Thoughts are not the problem. Believing them is.
It was a winter-night in New England and I was thinking of the job cuts that likely would come our way. Our competitors had already laid off a lot of staff as the business model of the financial industry is under attack. Probably our group would also get affected; yes, my job could certainly eat eliminated as well. As I had these thoughts, and as my stomach was churning, I was thinking that this negative feeling was entirely due to my anticipation of negative events. Who knew what exactly would be happening. And even if it was me being laid off, who knows what exactly would be going through my head at that time. Isn't it true that for some time now I had been wondering when to make the jump to my next career as a writer and a spiritual coach? Perhaps that transition would come quite naturally and there would be no looking back on my old career path whatsoever. It is true what they say that it is our ego that puts us through these pressure cookers. We very much have the choice of stepping out of it.

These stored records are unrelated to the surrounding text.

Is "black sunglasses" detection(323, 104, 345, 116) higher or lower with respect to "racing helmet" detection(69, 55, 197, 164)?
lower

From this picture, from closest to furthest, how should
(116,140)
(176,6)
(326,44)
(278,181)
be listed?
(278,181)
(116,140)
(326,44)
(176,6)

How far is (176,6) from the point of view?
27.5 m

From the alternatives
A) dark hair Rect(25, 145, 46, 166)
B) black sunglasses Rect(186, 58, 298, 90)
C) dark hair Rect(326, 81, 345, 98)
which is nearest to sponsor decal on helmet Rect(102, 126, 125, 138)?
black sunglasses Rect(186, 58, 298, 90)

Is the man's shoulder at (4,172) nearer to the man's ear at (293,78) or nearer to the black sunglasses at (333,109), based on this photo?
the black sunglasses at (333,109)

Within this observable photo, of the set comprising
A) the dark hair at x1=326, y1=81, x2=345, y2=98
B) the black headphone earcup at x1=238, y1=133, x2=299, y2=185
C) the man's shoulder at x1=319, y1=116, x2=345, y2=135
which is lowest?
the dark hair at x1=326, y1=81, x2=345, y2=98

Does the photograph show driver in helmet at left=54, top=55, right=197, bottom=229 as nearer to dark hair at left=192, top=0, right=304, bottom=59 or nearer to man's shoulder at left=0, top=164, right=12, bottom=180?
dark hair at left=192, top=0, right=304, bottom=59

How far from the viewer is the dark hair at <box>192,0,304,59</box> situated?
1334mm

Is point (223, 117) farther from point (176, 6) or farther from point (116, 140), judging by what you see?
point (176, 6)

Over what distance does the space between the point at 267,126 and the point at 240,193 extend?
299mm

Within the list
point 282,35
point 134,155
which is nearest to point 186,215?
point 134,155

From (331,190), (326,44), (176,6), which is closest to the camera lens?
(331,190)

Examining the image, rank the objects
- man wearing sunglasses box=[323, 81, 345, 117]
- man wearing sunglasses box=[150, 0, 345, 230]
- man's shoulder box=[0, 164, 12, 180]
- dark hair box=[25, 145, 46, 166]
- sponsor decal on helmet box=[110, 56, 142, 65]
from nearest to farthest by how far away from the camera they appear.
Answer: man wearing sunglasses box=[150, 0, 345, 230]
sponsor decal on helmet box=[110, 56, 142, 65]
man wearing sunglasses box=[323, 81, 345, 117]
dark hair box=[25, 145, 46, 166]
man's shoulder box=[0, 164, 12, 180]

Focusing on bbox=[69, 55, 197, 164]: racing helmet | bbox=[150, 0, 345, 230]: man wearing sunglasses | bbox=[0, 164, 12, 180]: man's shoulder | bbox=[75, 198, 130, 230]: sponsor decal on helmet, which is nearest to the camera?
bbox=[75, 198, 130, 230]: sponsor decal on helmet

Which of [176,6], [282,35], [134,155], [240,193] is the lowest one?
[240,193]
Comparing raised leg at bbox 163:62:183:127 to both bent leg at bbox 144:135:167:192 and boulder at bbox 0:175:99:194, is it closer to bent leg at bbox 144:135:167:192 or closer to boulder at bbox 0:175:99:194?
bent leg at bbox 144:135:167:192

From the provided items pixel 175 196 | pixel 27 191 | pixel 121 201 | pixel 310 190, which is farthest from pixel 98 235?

I remembered a moment when I was really miserable in the depth of the European financial crisis many years earlier. I was on my way to the gym at 5 am and felt so distracted by the wild thoughts that were rushing through my mind that I had to turn around and went back home instead. What message would I have today to that person who needed guidance at that time? I doubt that I would give him special investment and market timing instructions but instead would simply say, "Relax, calm down; everything will be revealed to you in the nick of time!" Isn't that how it always goes? Yes, there are always ups and downs, and yes, some days feel better than others, but mostly the path we take is pretty clear and everything makes perfect sense in hindsight.
Life just is. Enjoy, accept and experience, and please don't get caught up in your thoughts.